Luke Davis


Is SEO on shaky ground?

Filed under: SEO | tech | AI

I was reading an article this morning that used the line “but does SEO matter anymore anyway?” and thought “wow, that sentiment never dies, does it?” but it triggered something in my head. You may have heard about AI Mode, a new way of searching with Google:

[…] we’re introducing an early experiment in Labs: AI Mode. This new Search mode expands what AI Overviews can do with more advanced reasoning, thinking and multimodal capabilities so you can get help with even your toughest questions. You can ask anything on your mind and get a helpful AI-powered response with the ability to go further with follow-up questions and helpful web links.

This, along with AI Overviews, is making basic search behaviour so warped I can’t even begin to discuss it here. But it’s sent all the SEO entrepreneurs and AI freaks into a foaming frenzy. We have new tools that can make sense of it all (no they can’t because not even Google can), industry directors and tech bros striking the death knell on SEO using the most dystopian language imaginable which is, of course, a great tactic for user and colleague adoption. And I genuinely don’t know how people are excited by this. For me, it’s tiring and a little frightening.

Helpless discontent

But then I remembered that people have financial investments in this stuff. They know they can sell things to people who don’t know any better and make millions through inconclusive evidence. And if it fails, well your business is set up wrong and we have an extra strategy package to help with that. As for the regular SEO—the real content optimisation where E-E-A-T and helpful content are supposed to reign supreme—that is also in an “adapt-or-die” situation. Now writers and strategists are asked to think how about optimising for AI search agents. The official line from Google has generally been to continue doing what you’ve always done and write unique and helpful information although that seems to be less specific by the minute given their push towards more AI-focused processes. However, new discoveries about AI tech lead to alleged tricks that spread like wildfire and become new rules without evidence (or you can ignore the test results because it worked for you and that’s all that matters).

Nothing that I’ve seen written or discussed has convinced me that we absolutely need to be writing or working so different to how we have been in the last few years from a content perspective. There are things we should have been doing by now, such as focusing less on individual keywords and broadening our work with topical coverage, answering common questions (not necessarily verbatim), and things like entity salience and unique, more personable prose to keep people reading and sharing (nothing smarmy though, I hate that stuff).
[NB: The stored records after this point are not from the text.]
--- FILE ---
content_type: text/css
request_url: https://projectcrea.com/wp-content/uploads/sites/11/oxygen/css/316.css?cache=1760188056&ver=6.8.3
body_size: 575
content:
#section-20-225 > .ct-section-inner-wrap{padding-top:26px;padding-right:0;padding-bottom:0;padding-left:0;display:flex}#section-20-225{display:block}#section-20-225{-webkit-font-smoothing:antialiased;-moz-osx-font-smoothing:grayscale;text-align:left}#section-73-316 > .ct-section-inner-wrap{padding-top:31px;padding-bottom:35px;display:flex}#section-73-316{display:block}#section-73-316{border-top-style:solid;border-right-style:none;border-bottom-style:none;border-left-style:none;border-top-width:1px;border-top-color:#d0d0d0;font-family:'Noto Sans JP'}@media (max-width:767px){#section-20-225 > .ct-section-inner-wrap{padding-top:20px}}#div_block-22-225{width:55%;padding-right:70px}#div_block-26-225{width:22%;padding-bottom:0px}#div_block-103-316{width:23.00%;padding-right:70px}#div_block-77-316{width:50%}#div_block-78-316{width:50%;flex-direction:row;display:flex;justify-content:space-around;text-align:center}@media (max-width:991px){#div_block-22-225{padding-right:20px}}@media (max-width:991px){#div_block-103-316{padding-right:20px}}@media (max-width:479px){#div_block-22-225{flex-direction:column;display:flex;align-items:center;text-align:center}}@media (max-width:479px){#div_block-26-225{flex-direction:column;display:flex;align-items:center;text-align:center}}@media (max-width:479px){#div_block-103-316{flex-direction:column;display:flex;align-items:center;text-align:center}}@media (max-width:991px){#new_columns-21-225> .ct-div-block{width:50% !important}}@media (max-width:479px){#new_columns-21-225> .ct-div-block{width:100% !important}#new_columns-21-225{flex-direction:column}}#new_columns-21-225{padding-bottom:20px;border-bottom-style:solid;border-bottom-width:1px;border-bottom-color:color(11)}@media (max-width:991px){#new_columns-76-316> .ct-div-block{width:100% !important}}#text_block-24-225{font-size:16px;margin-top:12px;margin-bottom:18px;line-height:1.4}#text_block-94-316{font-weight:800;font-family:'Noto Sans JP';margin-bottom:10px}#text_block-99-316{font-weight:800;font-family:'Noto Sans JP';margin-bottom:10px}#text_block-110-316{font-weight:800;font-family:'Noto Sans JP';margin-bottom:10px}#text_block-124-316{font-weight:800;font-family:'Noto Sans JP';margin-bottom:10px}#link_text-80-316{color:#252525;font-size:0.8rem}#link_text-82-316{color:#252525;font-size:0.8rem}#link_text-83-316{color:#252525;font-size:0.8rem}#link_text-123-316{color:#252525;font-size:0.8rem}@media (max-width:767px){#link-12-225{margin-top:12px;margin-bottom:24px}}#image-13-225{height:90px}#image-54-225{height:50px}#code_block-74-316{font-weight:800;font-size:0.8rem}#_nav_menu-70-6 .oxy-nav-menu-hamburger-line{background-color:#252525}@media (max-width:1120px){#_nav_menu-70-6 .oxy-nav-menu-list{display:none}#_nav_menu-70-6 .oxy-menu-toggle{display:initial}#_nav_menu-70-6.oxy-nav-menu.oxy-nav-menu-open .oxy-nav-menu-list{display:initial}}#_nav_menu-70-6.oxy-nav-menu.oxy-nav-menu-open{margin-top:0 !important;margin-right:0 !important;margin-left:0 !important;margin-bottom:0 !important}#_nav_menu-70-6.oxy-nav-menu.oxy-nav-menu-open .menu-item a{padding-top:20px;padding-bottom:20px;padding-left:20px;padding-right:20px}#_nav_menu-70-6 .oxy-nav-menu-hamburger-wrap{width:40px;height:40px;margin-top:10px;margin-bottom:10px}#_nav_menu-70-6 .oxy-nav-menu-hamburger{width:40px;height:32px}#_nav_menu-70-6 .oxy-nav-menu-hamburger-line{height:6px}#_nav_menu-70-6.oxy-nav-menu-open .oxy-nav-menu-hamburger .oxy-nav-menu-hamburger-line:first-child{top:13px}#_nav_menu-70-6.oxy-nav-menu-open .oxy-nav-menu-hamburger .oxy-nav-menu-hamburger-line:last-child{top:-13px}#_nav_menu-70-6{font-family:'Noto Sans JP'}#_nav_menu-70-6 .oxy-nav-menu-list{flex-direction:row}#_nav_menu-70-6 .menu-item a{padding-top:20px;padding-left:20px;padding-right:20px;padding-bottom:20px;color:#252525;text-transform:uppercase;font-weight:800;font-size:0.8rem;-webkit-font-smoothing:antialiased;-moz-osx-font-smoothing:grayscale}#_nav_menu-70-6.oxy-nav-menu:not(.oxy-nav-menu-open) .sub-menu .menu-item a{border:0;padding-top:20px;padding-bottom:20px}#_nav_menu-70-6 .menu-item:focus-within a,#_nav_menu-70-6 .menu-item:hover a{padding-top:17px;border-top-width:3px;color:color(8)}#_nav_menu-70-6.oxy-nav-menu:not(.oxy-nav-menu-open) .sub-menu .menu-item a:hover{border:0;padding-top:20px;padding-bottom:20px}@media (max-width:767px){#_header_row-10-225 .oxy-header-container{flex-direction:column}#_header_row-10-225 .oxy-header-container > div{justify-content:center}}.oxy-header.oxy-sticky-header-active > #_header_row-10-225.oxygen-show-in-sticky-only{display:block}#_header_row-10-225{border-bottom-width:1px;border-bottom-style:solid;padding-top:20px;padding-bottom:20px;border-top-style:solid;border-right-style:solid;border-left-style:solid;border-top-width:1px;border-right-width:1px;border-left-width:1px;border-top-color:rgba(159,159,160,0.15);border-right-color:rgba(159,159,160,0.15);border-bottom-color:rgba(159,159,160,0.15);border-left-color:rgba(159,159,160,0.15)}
“Hello! How can I hinder you today?”

But it feels like there’s a shift towards “what can we do to optimise for this AI search agent? What specific phrases and paragraphs can we write to get them to feature us when someone searches for a relevant term?” I remember when I started out in 2019 and we were asking questions like this too and I found myself using snake oil tech to try and make it happen. Keyword density with hard numbers for how any times a word should be used, strategic use of bold and italics, use the keyword in the first sentence to get a boost, write at least 1,000 words or it probably won’t rank.

How far have we really moved on? We might not be doing these exact things but are we still looking for quick-win tricks without a robust strategy or test to back them up? And how conclusive is any of what we’re thinking of doing? You can’t build a strategy on a small sample that doesn’t represent what you’re doing.

It’s video content. Video content! Remember that one?

All of this takes me back to that infamous video pivot where it was falsely claimed that video was the future and viewership figures were so high that you didn’t need writers anymore and there were lots of journalist layoffs to back the claim only for it to come out that the stats were fake. Those people didn’t get their jobs back. People just shrugged their shoulders and left with the cash. AI is even more invasive as there are more layoffs and more money at stake. And all the environmental crap that comes with it.

Moving goalposts

In the title, I asked if SEO is on shaky ground and I know a lot of people would say no and give a cookie cutter spiel about how this is actually the best time to get involved but la la la I’m not listening. I’m also not doomposting and saying it’s dead, we’re so over, look for another job or die in an unmarked grave. I just think we’re chasing something that doesn’t have a solid foundation, most of its inner workings are in a black box that even the providers and engineers don’t fully understand, and have extreme biases that they control and can change at any moment to serve shareholders.

What happens if Perplexity or OpenAI decide to employ new, unique algorithms or rules about what can or can’t appear in a chatbot response based on something arbitrary or biased towards making money for one sector over another? Legislation on this kind of thing is notoriously slow or they go in the opposite direction and we’ve seen how share prices plummet and rise within days or weeks. The rules change and people lose jobs and companies lose millions.

Here are a few more metaphors to emphasise my point

We’ve also seen Google make changes that benefit them for years but with more players in the game and the time going from something working to not working within SEO getting shorter and shorter, there’s no consistent form of adaption for it all. It’s like running up a downward escalator that starts getting faster over time. If you somehow get to the top, I have no idea if there’s an end goal or another flight of stairs. But I do know that there isn’t a cheat code or doom-filled rhetoric to skip leg day either.